"This acquisition keeps EWEB on track with our board's goal of adding one per cent of our load in new renewable energy supplies each year," says general manager Randy Berggren. With the purchase, EWEB's energy supply portfolio now includes about 36 MW of wind capacity, or about 5% of its total supply. EWEB is also a 20% owner in Wyoming's Foote Creek Rim 1 project, built in 1998 with PacifiCorp and the Bonneville Power Administration (BPA), and buys a portion of the output from subsequent expansions at Foote Creek.

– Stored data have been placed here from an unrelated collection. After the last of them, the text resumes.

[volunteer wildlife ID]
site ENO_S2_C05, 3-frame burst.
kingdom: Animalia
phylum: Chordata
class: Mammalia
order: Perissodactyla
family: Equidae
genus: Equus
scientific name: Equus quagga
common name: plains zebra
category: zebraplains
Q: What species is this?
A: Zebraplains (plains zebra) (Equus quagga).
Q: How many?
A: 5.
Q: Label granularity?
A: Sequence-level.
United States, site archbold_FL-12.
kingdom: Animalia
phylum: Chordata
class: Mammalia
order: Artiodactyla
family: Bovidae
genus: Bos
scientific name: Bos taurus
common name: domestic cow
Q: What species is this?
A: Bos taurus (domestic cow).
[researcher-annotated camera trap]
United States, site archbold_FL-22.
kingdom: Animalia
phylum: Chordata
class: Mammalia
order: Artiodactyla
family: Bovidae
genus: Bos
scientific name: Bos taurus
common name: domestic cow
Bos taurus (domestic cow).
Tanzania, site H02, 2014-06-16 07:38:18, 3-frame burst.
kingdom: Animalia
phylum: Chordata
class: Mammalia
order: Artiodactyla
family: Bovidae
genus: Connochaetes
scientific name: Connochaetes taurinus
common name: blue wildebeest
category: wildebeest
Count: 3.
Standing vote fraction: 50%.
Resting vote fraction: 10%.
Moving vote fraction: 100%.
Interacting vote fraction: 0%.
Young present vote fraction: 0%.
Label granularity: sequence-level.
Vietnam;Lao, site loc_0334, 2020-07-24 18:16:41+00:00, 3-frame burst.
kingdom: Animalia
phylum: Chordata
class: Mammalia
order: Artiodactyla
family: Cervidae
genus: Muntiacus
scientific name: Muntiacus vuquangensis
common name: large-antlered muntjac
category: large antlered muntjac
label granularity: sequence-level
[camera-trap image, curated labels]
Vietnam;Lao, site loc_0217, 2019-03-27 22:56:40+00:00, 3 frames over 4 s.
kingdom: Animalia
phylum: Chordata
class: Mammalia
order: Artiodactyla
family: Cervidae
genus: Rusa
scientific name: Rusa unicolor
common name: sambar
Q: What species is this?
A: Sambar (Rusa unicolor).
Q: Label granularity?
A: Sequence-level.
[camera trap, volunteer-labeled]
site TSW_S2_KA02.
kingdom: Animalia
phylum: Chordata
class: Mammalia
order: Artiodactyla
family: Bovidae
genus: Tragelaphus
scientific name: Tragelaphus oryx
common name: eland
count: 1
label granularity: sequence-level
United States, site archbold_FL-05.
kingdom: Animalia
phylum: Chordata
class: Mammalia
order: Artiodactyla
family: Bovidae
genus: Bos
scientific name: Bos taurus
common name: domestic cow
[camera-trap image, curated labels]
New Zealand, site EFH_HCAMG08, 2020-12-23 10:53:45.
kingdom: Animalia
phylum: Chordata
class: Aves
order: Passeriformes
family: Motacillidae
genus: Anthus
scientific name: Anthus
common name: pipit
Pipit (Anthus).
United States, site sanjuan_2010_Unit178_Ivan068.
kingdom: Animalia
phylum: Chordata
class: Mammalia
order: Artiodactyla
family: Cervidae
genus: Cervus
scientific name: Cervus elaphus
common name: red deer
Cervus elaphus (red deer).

Some of the wind generation goes to customers who chose the utility's Windpower program, which EWEB's Lance Robertson says is 50% subscribed, while the remainder is included in the utility's power base. In April, EWEB tacked a surcharge onto customer bills to cover the cost of high priced electricity during the West Coast power crisis in 2001, but held prices steady for its 2600 Windpower customers -- almost 4% of its customer base.
The contract with PPM includes power "shaping and firming" agreements, ensuring that electricity will be delivered on demand even if the wind farm is off-line or not operating at full production. PPM also has a 20 year power purchase agreement with Seattle City Light, a Washington municipal utility, for 50 MW from the Stateline project that will grow to 100 MW in 2002, 150 MW in 2004 and could reach 175 MW in 2004. Although it is selling another 90 MW from the project to BPA, a federal power marketing agency, PPM still has power for sale, including the rights to power from a 39.6 MW expansion (Windpower Monthly, May 2002), says PPM's Jan Johnson.